Analysts had on average hoped for net income growth of more than 12 percent this year and their expectations for an annual dividend of about 0.90 euros were also ahead of FMC’s proposed payout of 0.78 euros per share.
But FMC’s 2016 guidance beat consensus expectations which had pointed to 14 percent profit growth on average. FMC’s shares rose and were among the top gainers on Germany’s blue-chip index in mid-morning trade.
"The 2015 guidance did have the potential to create a repeat performance of last year’s disappointments, but the fact that management has provided encouraging 2016 guidance should reassure investors that FMC is capable of delivering the kind of growth they expect of it over the long term," Berenberg analysts said in a note to clients.
By 1001 GMT, FMC shares were up 1.8 percent at 66.65 euros, while the DAX was 0.1 percent lower.
INVESTING IN SERVICES
U.S. state-run insurer Medicare has changed the way it pays for medical services, giving clinic operators a financial incentive to reduce costs and use fewer drugs. Medicare no longer pays for the individual services and drugs provided in dialysis but instead makes a lump-sum payment.
The programme is part of a trend in U.S. medical insurance towards making a fixed-rate payment to cover the cost of handling a chronically ill patient.
As a result, FMC has bought up a number of healthcare services companies, seeking to offer bundled treatments for kidney and cardiovascular disease to Medicare and private-sector insurers, saying it can give high-level care at lower costs.
FMC’s fourth-quarter net income of $335 million, down 4 percent, was broadly in line with analyst expectations.
FMC’s parent, healthcare group Fresenius SE said separately it expected its net income to rise between 9 and 12 percent at constant currencies this year, helped by additional earnings from the purchase of new hospitals and demand for healthcare services.

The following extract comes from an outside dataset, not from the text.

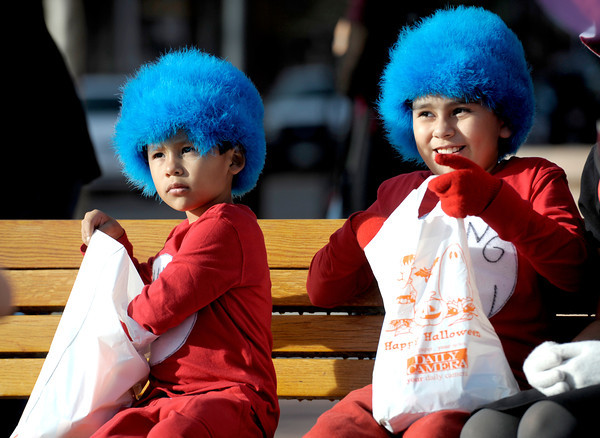 Jesus Medrano (left), 5, and Guillermo Medrano (right), 9, check out what's in their candy bags during the Munchkin Masquerade on the Pearl Street Mall in Boulder, Colorado October 31, 2011.  CAMERA/Mark Leffingwell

Fresenius’s Kabi business, which makes generic infusion drugs and tube-feeding equipment, is to cut annual costs by about 40 million euros from 2018, with related one-off charges dragging pretax profit 100 million euro lower in 2015.
Hospira, one of Kabi’s largest rivals, is being bought by Pfizer for about $15 billion, which could open up new marketing channels for Hospira, especially outside the United States.